We say good night again and he asks me to leave on his baseboard night-light in the hall. He’s holding on; he doesn’t want to be left in that bedroom alone. If I were a really sensitive, loving, thoughtful son, I’d’ve offered to have him sleep in the side room and I could’ve slept back there. That big, empty bed without Mother is scaring him. It’s hard to know the right thing.
3
‘Hey, Dad; wake up! Come on, Dad!’
Christ, maybe he’s dead. He’s breathing; man, is he ever breathing; sounds like the death rattle.
‘Come on, Dad, let’s go. It’s eight o’clock already.’

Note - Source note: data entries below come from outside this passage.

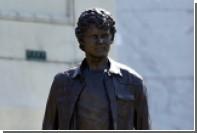 В Лос-Анджелесе установили памятник актеру Антону Ельчину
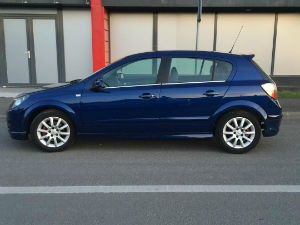 Opel Astra Rent Car Cluj-w300-h300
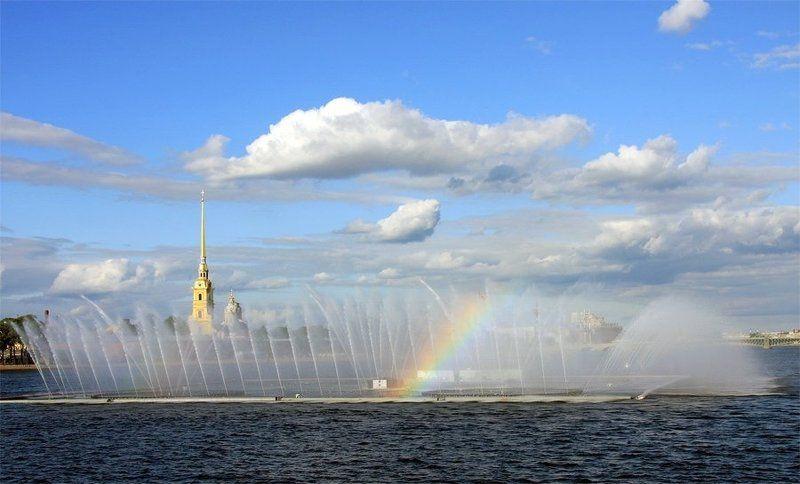 фонтан, нева, стрелка Город и фонтанphoto preview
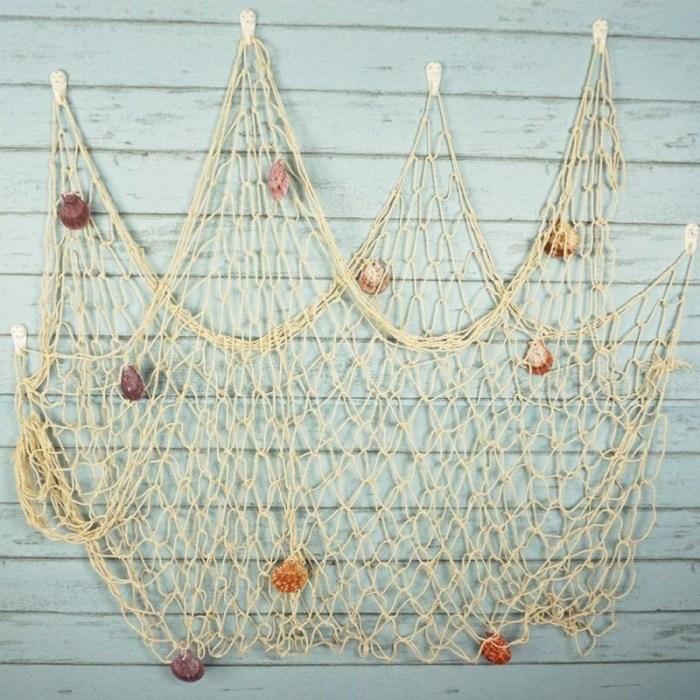 Рыболовная декоративная сеть с ракушками на стене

That’s real time, Pacific time. We still haven’t crossed into Mountain time. He moans and rolls over. Maybe he isn’t dead. With all the crap he’s been through, he could easily have a heart attack or stroke. I look at him close; he seems OK.
I take a shower, bumping around and rattling things, making’s much noise as I can. This isn’t like him at all; he’s usually up hassling the whole family every morning. I come out drying myself.
‘Hey, Dad; let’s go. Time to get up.’
It’s like he’s stoned. Now I’m beginning to really get worried. What would I do if he dies out here in the middle of nowhere? I sit down on the edge of the bed and shake him.
‘Hey, Dad. You OK?’
He moans, and opens his eyes. They don’t focus and he rolls away from me.
‘Come on, Dad! Let’s go, huh? It’s almost eight-thirty!’
Finally, he swings his legs and sits on the side of the bed. He hangs there completely drag-assed. But he’s awake, he’s alive.
After a shower he’s fine. We’ll take right off and have breakfast on the road. That way, we get in some cool morning driving time. God, I wish he’d let me drive; we’re wasting this bomb crawling at fifty-five. He drives as if he’s being punished. He sits hunched over the wheel, sulking, surrounded by open roads, trees and high empty skies; not even looking; just tensed up, expecting the worst.